### WRITTEN INSTRUCTION A
Using the text on fruits and flowers, answer:
(i) Which three properties does it name as shared by most fruits?
(ii) What vector represents "daffodil"?
(iii) How many swaps does it take to change "rose" to "Rafflesia"?

### TEXT PROVIDED

◆ ◆ ◆

If you’re an American, when you think of a fruit you’ll probably envision an apple, orange, or pear. It’s less liklely that you’ll think of a tomato. This isn’t because tomatoes aren’t fruits, but because most fruits share many of the same properties: sweetness, roundness, shininess, etc. While a tomato has some of these properties, it has fewer than “archetypical” fruits like an apple.
Again, when talking about representations we’ve taken a reductionist approach: transforming fruits into lists of their attributes. This approach is useful because we can begin to define notions like closeness. We intuitively think that an apple is more like a pear than it is like a strawberry, so any representation of these fruits should share this characteristic too.
Using a slightly different example, let’s say that we want to describe 3 species of flowering plants in terms of 4 properties: roses, daffodils, and Rafflesia in terms of size, fragrance, color, and habitat:
| flower | size | fragrance | color | habitat | |-----------------------------------------------------| | rose | small | good | red | temperate | | daffodil | small | good | yellow | temperate | | Rafflesia | large | bad | red | tropics |
This is a good start, but instead of representing flowers as adjectives, we can represent them as questions, where the answer
0 means “no” and
1 means “yes”. Each of these columns is called a feature:
| flower | is_small? | smells_good? | is_red? | is_temperate? | |----------------------------------------------------------------| | rose | 1 | 1 | 1 | 1 | | daffodil | 1 | 1 | 0 | 1 | | Rafflesia | 0 | 0 | 1 | 0 |
Notice that now each flower can be represented as a vector. “rose” is
[1, 1, 1, 1], “daffodil” is
[1, 1, 0, 1] and “Rafflesia” is
[0, 0, 1, 0]. Now we can begin thinking about how to compare these flowers in a quantitative, mathematical way. We can begin by defining “closeness” as the number of “swaps” (exchanging a
0 for a
1 and vice versa) it takes to change one flower vector into another. For instance, it takes one swap to change the rose vector to the daffodil vector, so we can define the distance between the two flowers as being
1. On the other hand, it takes three swaps to change “rose” to “Rafflesia”, so its distance is greater.

◆ ◆ ◆

### DATASET EXTRACT
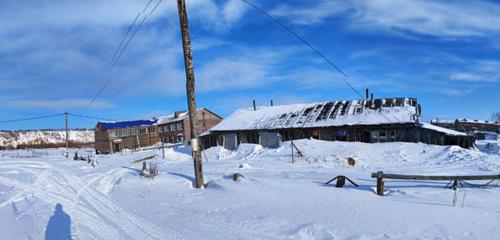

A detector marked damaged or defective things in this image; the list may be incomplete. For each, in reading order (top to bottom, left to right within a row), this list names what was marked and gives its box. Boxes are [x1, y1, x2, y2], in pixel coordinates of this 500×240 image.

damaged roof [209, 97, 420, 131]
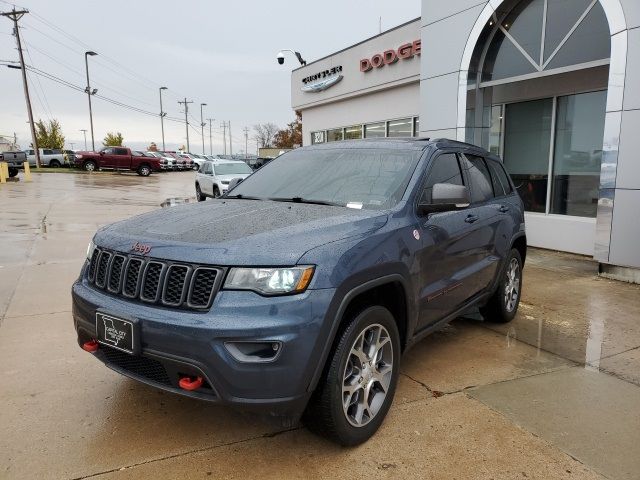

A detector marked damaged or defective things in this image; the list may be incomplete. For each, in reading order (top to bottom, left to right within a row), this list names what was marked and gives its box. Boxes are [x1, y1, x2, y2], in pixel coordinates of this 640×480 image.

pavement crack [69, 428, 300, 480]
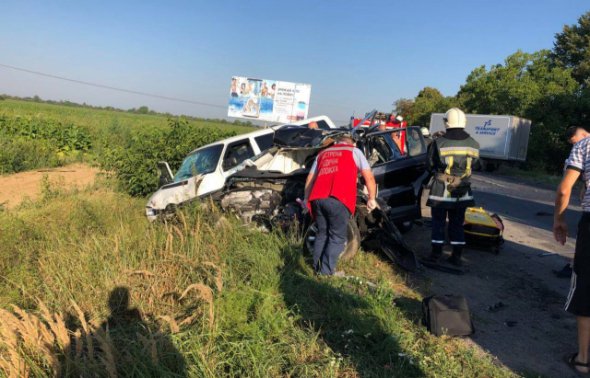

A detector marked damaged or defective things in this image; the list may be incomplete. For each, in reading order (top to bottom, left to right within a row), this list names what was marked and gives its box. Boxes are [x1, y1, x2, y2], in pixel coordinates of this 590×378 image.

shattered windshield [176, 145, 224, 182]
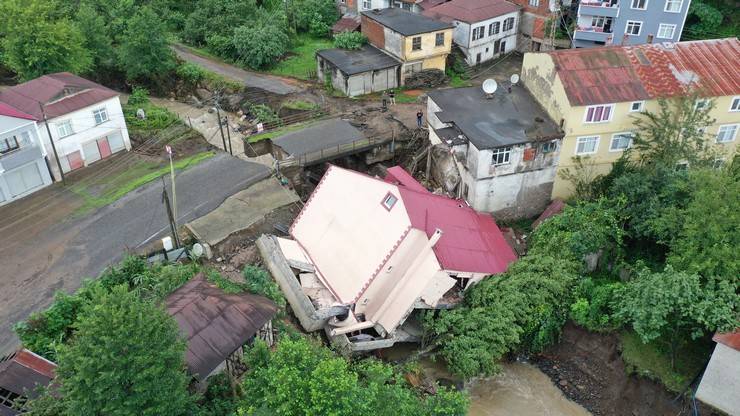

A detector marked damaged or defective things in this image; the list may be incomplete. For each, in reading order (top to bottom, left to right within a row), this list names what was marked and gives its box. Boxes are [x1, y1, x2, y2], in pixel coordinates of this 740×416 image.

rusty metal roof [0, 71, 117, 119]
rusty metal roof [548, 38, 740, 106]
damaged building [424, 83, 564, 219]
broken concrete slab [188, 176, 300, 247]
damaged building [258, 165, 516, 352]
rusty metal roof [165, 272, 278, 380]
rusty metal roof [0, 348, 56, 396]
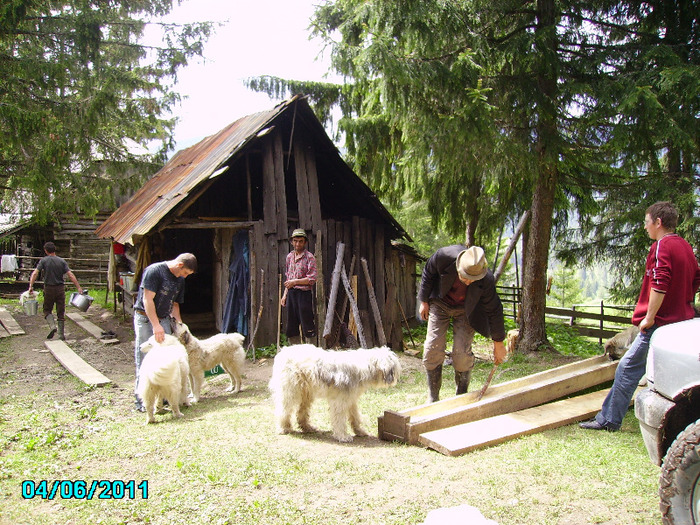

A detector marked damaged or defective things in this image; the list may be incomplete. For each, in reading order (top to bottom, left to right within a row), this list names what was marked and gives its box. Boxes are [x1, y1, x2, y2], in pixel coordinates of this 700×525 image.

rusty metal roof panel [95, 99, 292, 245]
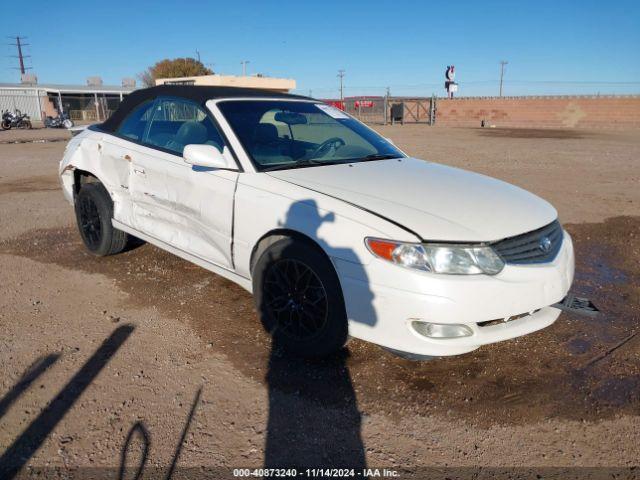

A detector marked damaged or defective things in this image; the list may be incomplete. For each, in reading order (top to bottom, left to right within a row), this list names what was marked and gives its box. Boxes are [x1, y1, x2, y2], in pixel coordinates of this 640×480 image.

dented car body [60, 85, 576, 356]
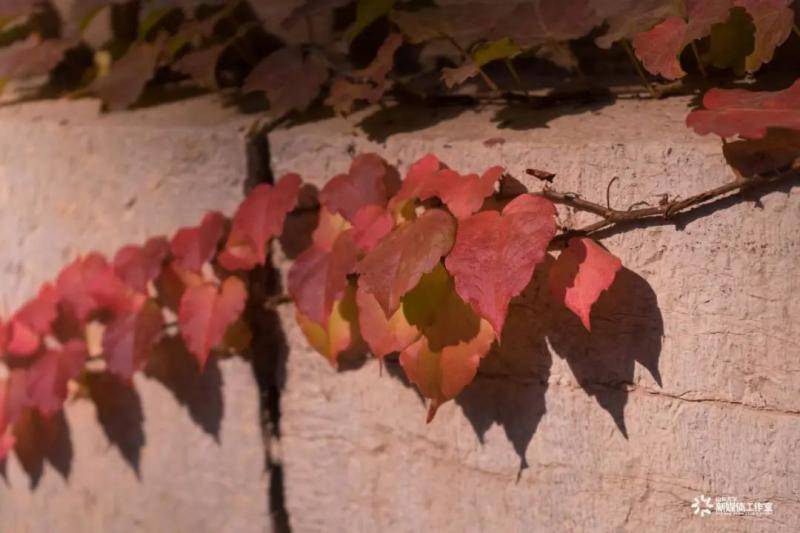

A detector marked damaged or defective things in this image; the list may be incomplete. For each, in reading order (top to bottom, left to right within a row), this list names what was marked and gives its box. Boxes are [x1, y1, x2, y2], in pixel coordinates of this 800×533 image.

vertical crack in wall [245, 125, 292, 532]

◆ ◆ ◆

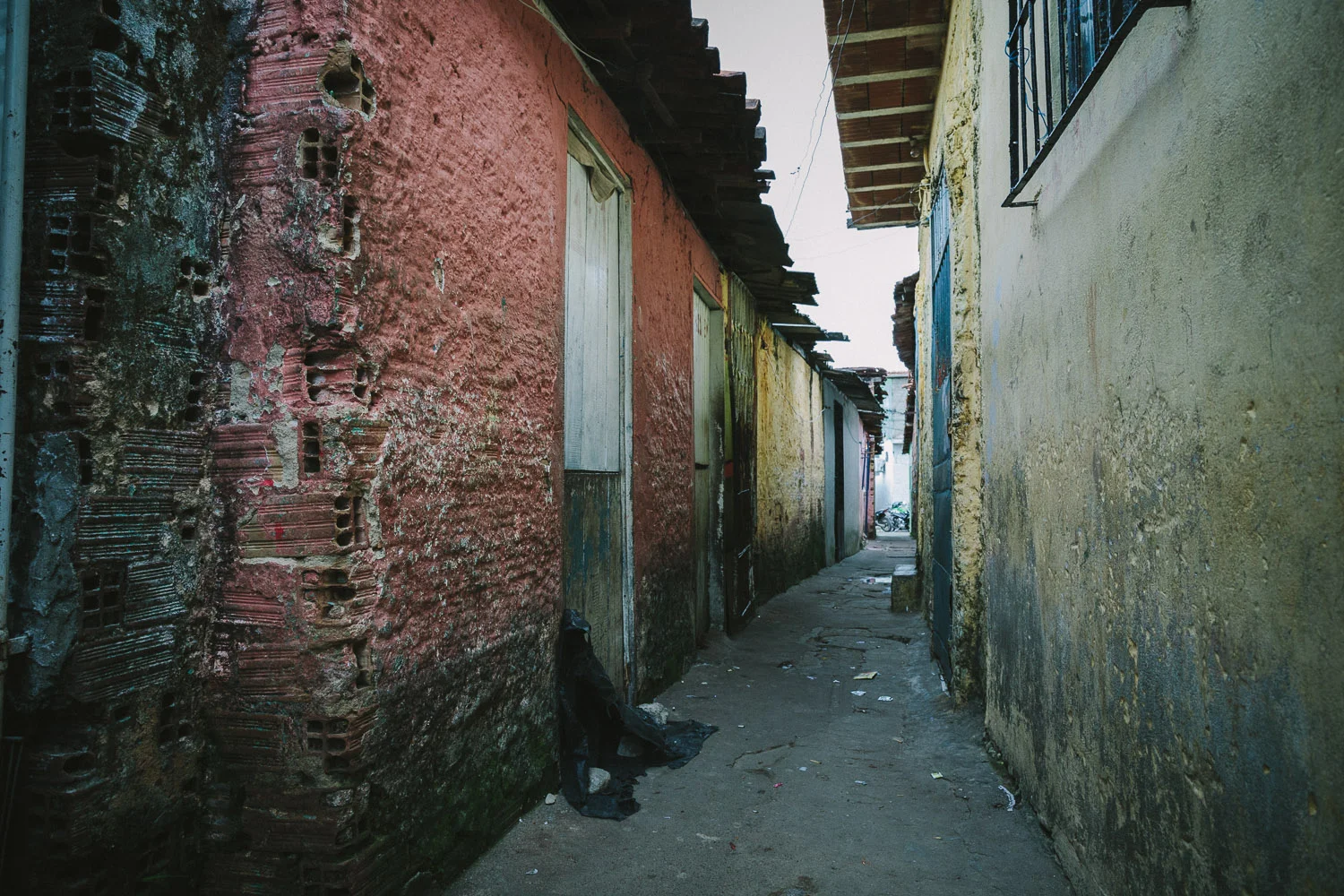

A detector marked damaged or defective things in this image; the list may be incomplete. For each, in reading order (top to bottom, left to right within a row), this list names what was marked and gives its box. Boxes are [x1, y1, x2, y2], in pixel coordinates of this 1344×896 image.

◆ ◆ ◆

### WRITTEN INSTRUCTION B
Please retype everything in the rows from the line containing "this 500×240 image." down to the line containing "dented car body [60, 85, 576, 356]", both included, leaving out the pictures.

### FINAL RESULT A
(i) Sweetness, roundness, and shininess.
(ii) [1, 1, 0, 1]
(iii) Three.

### FINAL RESULT B
A detector marked damaged or defective things in this image; the list may be incomplete. For each, in reading order (top to bottom, left to right within a row), this list names what was marked and gives its box. Boxes are [x1, y1, x2, y2], in pixel coordinates of this 500×240 image.

damaged roof [209, 97, 420, 131]

A detector marked damaged or defective things in this image; the list may be incomplete. For each, in reading order (top to bottom, left to right within a row), this list names what was marked and gives its box. Boxes are [x1, y1, x2, y2], in pixel coordinates of this 640×480 image.

pavement crack [69, 428, 300, 480]

A detector marked damaged or defective things in this image; the list may be incomplete. For each, in reading order (top to bottom, left to right within a row), this list names what was marked and gives its box. Boxes are [x1, y1, x2, y2], in pixel coordinates of this 590×378 image.

shattered windshield [176, 145, 224, 182]

A detector marked damaged or defective things in this image; the list may be incomplete. For each, in reading order (top to bottom, left to right within a row), this list names what was marked and gives its box. Boxes are [x1, y1, x2, y2], in pixel coordinates of this 740×416 image.

rusty metal roof [0, 71, 117, 119]
rusty metal roof [548, 38, 740, 106]
damaged building [424, 83, 564, 219]
broken concrete slab [188, 176, 300, 247]
damaged building [258, 165, 516, 352]
rusty metal roof [165, 272, 278, 380]
rusty metal roof [0, 348, 56, 396]

A detector marked damaged or defective things in this image; the list may be incomplete. For each, in reading order (top to bottom, left to right within a row), this list names what was marked and gives its box. Boxes are [x1, y1, x2, y2], in pixel coordinates of this 700×525 image.

rusty metal roof panel [95, 99, 292, 245]

A detector marked damaged or defective things in this image; the list may be incomplete. For each, in reading order (top to bottom, left to right within a row), this list names what was marked and gives its box. Boxes are [x1, y1, x2, y2], in pixel coordinates of this 640×480 image.

dented car body [60, 85, 576, 356]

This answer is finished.